Most artificial intelligence today is implemented using some form of neural network. In my last two articles, I introduced neural networks and showed you how to build a neural network in Java. The power of a neural network derives largely from its capacity for deep learning, and that capacity is built on the concept and execution of backpropagation with gradient descent. I’ll conclude this short series of articles with a quick dive into backpropagation and gradient descent in Java.

## Backpropagation in machine learning

It’s been said that AI isn’t all that intelligent, that it is largely just backpropagation. So, what is this keystone of modern machine learning?

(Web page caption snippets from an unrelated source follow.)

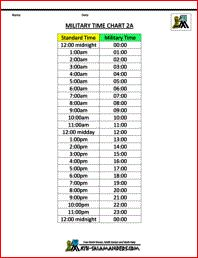 24 hour conversion chart 2a | Time Worksheets | Pinterest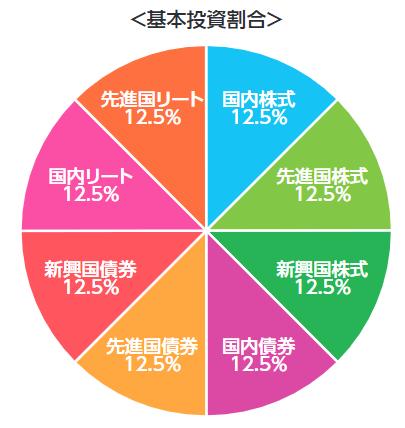 イーマクシススリム8資産均等型の投資割合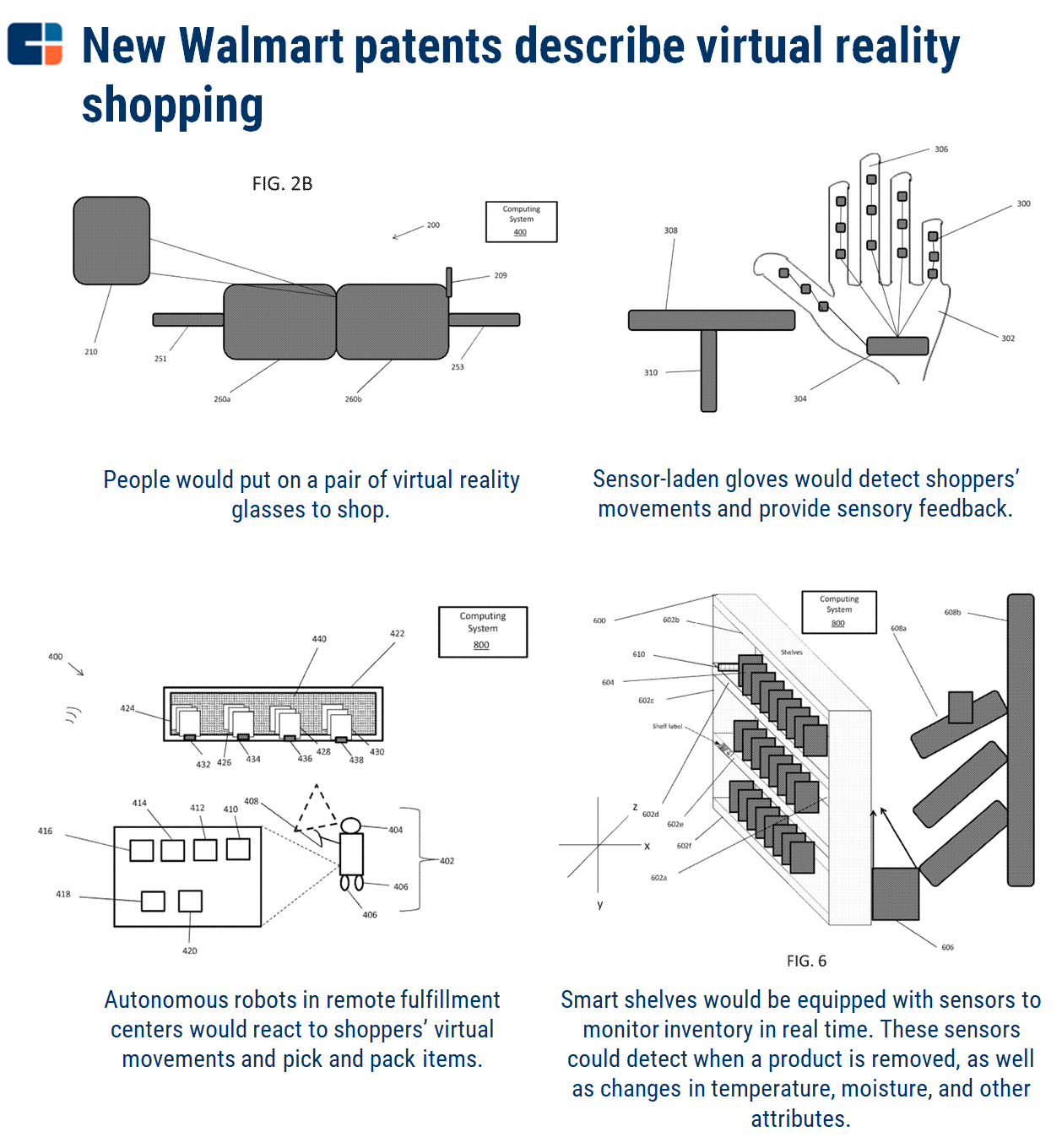 Walmart Patent Wants You To Shop At Home Using Virtual Reality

To understand backpropagation, you must first understand how a neural network works. Basically, a neural network is a directed graph of nodes called *neurons*. Neurons have a specific structure that takes inputs, multiplies them with weights, adds a bias value, and runs all that through an activation function. Neurons feed their output into other neurons until the output neurons are reached. The output neurons produce the output of the network. (See Styles of machine learning: Intro to neural networks for a more complete introduction.)

I’ll assume from here that you understand how a network and its neurons are structured, including feedforward. The example and discussion will focus on backpropagation with gradient descent. Our neural network will have a single output node, two “hidden” nodes, and two input nodes. Using a relatively simple example will make it easier to see the math involved with the algorithm. Figure 1 shows a diagram of the example neural network.

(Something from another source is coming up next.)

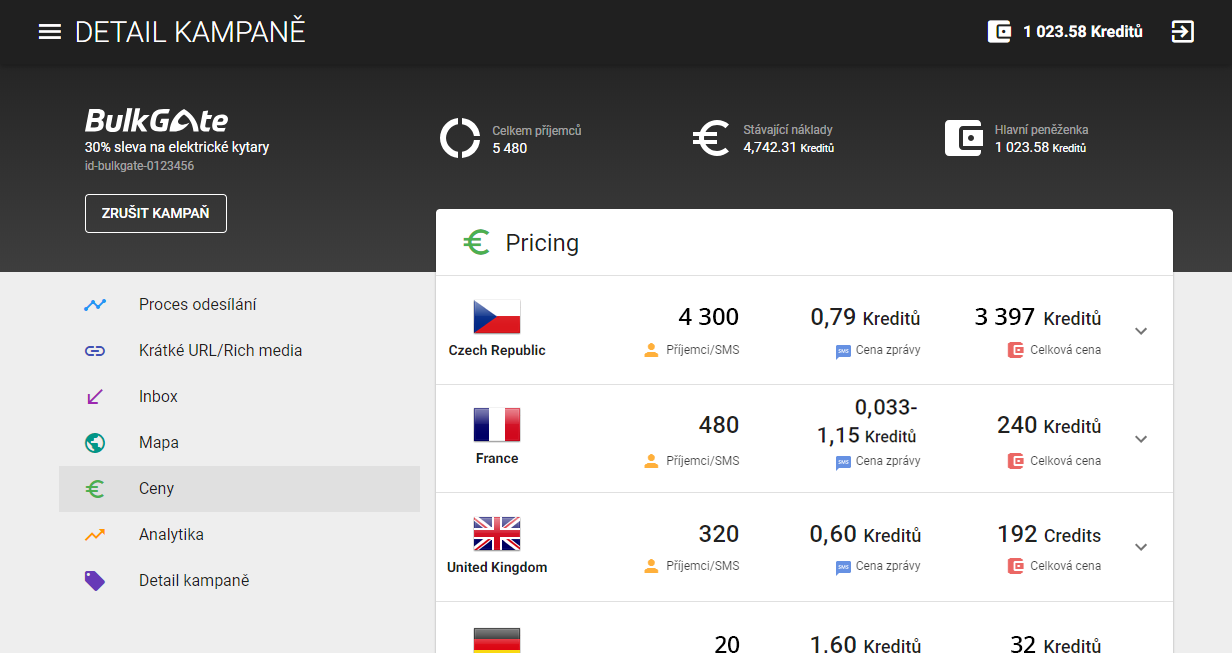 náklady sms kampaně podle zemí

The idea in backpropagation with gradient descent is to consider the entire network as a multivariate function that provides input to a loss function. The loss function calculates a number representing how well the network is performing by comparing the network output against known good results. The set of input data paired with good results is known as the training set. The loss function is designed to increase the number value as the network’s behavior moves further away from correct.

Gradient descent algorithms take the loss function and use partial derivatives to determine what each variable (weights and biases) in the network contributed to the loss value. It then moves backward, visiting each variable and adjusting it to decrease the loss value.